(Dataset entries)
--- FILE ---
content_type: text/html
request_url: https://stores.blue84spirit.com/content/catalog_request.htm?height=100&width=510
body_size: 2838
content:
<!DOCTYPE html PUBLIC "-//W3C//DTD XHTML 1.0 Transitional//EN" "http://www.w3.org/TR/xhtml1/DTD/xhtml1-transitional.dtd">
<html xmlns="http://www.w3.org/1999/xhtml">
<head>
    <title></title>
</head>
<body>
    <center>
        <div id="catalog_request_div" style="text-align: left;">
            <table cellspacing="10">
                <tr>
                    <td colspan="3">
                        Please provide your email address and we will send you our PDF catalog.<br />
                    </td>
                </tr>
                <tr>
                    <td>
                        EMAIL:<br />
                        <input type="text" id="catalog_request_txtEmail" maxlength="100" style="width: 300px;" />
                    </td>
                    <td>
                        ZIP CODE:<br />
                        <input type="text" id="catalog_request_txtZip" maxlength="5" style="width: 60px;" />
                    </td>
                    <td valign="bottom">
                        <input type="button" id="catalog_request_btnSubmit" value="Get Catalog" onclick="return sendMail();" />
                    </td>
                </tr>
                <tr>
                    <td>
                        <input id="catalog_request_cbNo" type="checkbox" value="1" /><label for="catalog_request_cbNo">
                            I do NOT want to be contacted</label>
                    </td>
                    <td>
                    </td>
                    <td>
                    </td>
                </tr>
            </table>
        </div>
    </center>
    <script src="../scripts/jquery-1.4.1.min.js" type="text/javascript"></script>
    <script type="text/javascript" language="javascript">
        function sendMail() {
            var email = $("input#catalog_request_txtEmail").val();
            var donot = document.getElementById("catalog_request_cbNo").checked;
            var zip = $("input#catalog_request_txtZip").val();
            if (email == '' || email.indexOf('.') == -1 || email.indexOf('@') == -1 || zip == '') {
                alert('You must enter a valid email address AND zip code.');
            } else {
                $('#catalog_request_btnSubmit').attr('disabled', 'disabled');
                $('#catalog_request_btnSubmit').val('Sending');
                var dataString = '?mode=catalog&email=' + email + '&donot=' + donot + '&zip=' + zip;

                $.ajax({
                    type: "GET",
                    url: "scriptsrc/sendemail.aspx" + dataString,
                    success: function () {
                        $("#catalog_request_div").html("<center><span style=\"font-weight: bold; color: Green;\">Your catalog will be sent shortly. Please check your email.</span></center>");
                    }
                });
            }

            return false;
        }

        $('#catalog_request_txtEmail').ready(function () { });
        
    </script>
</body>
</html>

## Problem statement
Exactly as they appear above, write out all of the lines.

## Solution for this task
--- FILE ---
content_type: text/html
request_url: https://stores.blue84spirit.com/content/catalog_request.htm?height=100&width=510
body_size: 2838
content:
<!DOCTYPE html PUBLIC "-//W3C//DTD XHTML 1.0 Transitional//EN" "http://www.w3.org/TR/xhtml1/DTD/xhtml1-transitional.dtd">
<html xmlns="http://www.w3.org/1999/xhtml">
<head>
    <title></title>
</head>
<body>
    <center>
        <div id="catalog_request_div" style="text-align: left;">
            <table cellspacing="10">
                <tr>
                    <td colspan="3">
                        Please provide your email address and we will send you our PDF catalog.<br />
                    </td>
                </tr>
                <tr>
                    <td>
                        EMAIL:<br />
                        <input type="text" id="catalog_request_txtEmail" maxlength="100" style="width: 300px;" />
                    </td>
                    <td>
                        ZIP CODE:<br />
                        <input type="text" id="catalog_request_txtZip" maxlength="5" style="width: 60px;" />
                    </td>
                    <td valign="bottom">
                        <input type="button" id="catalog_request_btnSubmit" value="Get Catalog" onclick="return sendMail();" />
                    </td>
                </tr>
                <tr>
                    <td>
                        <input id="catalog_request_cbNo" type="checkbox" value="1" /><label for="catalog_request_cbNo">
                            I do NOT want to be contacted</label>
                    </td>
                    <td>
                    </td>
                    <td>
                    </td>
                </tr>
            </table>
        </div>
    </center>
    <script src="../scripts/jquery-1.4.1.min.js" type="text/javascript"></script>
    <script type="text/javascript" language="javascript">
        function sendMail() {
            var email = $("input#catalog_request_txtEmail").val();
            var donot = document.getElementById("catalog_request_cbNo").checked;
            var zip = $("input#catalog_request_txtZip").val();
            if (email == '' || email.indexOf('.') == -1 || email.indexOf('@') == -1 || zip == '') {
                alert('You must enter a valid email address AND zip code.');
            } else {
                $('#catalog_request_btnSubmit').attr('disabled', 'disabled');
                $('#catalog_request_btnSubmit').val('Sending');
                var dataString = '?mode=catalog&email=' + email + '&donot=' + donot + '&zip=' + zip;

                $.ajax({
                    type: "GET",
                    url: "scriptsrc/sendemail.aspx" + dataString,
                    success: function () {
                        $("#catalog_request_div").html("<center><span style=\"font-weight: bold; color: Green;\">Your catalog will be sent shortly. Please check your email.</span></center>");
                    }
                });
            }

            return false;
        }

        $('#catalog_request_txtEmail').ready(function () { });
        
    </script>
</body>
</html>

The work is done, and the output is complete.